BRIEF: Reproduce every one of the items below word for word, leaving out the pictures.
────────────────────────────────────────
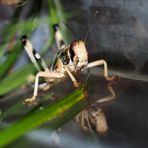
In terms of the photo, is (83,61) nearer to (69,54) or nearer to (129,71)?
(69,54)

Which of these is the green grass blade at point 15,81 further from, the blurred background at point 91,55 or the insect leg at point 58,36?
the insect leg at point 58,36

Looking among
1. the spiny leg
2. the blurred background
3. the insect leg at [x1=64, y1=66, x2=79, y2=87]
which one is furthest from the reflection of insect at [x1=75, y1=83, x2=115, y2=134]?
the spiny leg

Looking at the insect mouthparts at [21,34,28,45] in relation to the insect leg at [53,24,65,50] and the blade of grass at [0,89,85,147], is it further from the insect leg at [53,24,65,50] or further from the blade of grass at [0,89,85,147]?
the blade of grass at [0,89,85,147]

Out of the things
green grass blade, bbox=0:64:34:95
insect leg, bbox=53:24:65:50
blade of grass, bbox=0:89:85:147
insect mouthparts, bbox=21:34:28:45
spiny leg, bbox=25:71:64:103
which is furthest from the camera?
insect leg, bbox=53:24:65:50

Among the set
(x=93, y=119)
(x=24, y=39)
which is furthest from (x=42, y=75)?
(x=93, y=119)

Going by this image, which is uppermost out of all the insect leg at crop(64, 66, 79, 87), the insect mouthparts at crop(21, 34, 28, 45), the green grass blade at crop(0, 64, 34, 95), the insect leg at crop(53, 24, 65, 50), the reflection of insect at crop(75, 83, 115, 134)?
the insect mouthparts at crop(21, 34, 28, 45)

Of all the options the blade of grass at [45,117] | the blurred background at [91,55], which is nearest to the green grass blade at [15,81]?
the blurred background at [91,55]

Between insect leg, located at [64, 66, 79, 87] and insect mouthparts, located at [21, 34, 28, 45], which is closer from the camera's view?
insect leg, located at [64, 66, 79, 87]
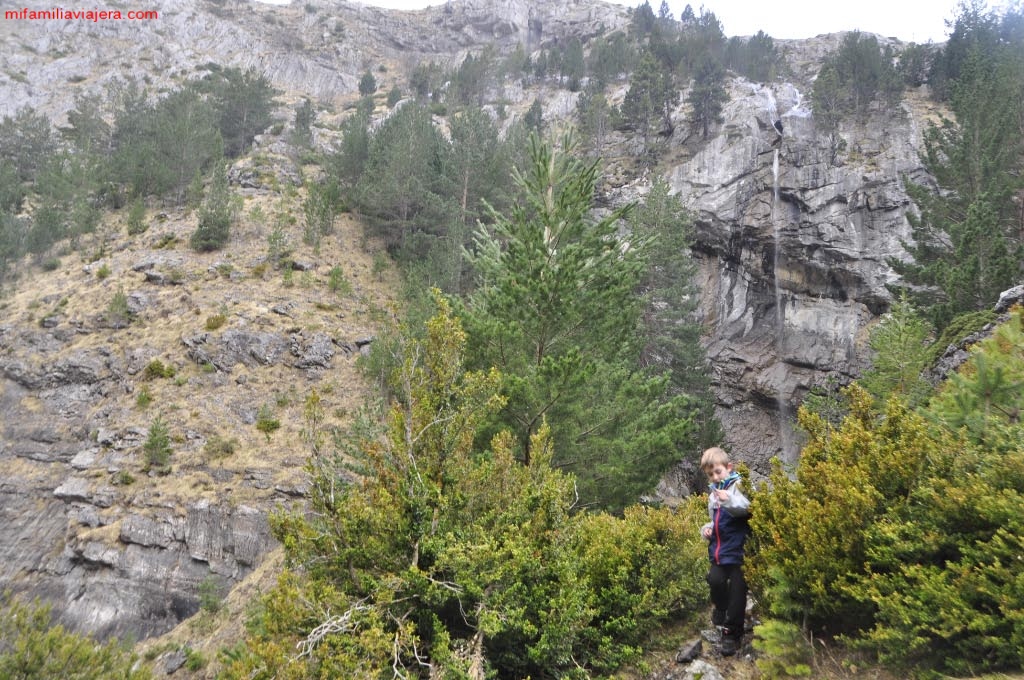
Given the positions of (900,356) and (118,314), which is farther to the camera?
(118,314)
────────────────────────────────────────
COMPLETE RESPONSE:
In terms of the photo, is (83,61) nearer to (69,54) or nearer to (129,71)?
(69,54)

Which of these is the green grass blade at point 15,81 further from, the blurred background at point 91,55 or the insect leg at point 58,36?
the insect leg at point 58,36

Looking among
1. the spiny leg
2. the blurred background
3. the insect leg at [x1=64, y1=66, x2=79, y2=87]
which one is furthest from the reflection of insect at [x1=75, y1=83, x2=115, y2=134]?
the spiny leg

Looking at the insect mouthparts at [21,34,28,45] in relation to the insect leg at [53,24,65,50] and the blade of grass at [0,89,85,147], is it further from the insect leg at [53,24,65,50] or further from the blade of grass at [0,89,85,147]?
the blade of grass at [0,89,85,147]

Out of the things
green grass blade, bbox=0:64:34:95
insect leg, bbox=53:24:65:50
blade of grass, bbox=0:89:85:147
insect mouthparts, bbox=21:34:28:45
spiny leg, bbox=25:71:64:103
which is furthest from the camera?
insect leg, bbox=53:24:65:50

Among the set
(x=93, y=119)
(x=24, y=39)
which is furthest from (x=42, y=75)?
(x=93, y=119)

Going by this image, which is uppermost out of all the insect leg at crop(64, 66, 79, 87), the insect mouthparts at crop(21, 34, 28, 45), the green grass blade at crop(0, 64, 34, 95), the insect leg at crop(53, 24, 65, 50), the reflection of insect at crop(75, 83, 115, 134)?
the insect mouthparts at crop(21, 34, 28, 45)

Of all the options the blade of grass at [45,117] | the blurred background at [91,55], which is nearest to the green grass blade at [15,81]?
the blurred background at [91,55]

Between insect leg, located at [64, 66, 79, 87] and insect mouthparts, located at [21, 34, 28, 45], which is closer from the camera's view?
insect leg, located at [64, 66, 79, 87]
Given the positions of (900,356) and (118,314), which is farther to the camera?
(118,314)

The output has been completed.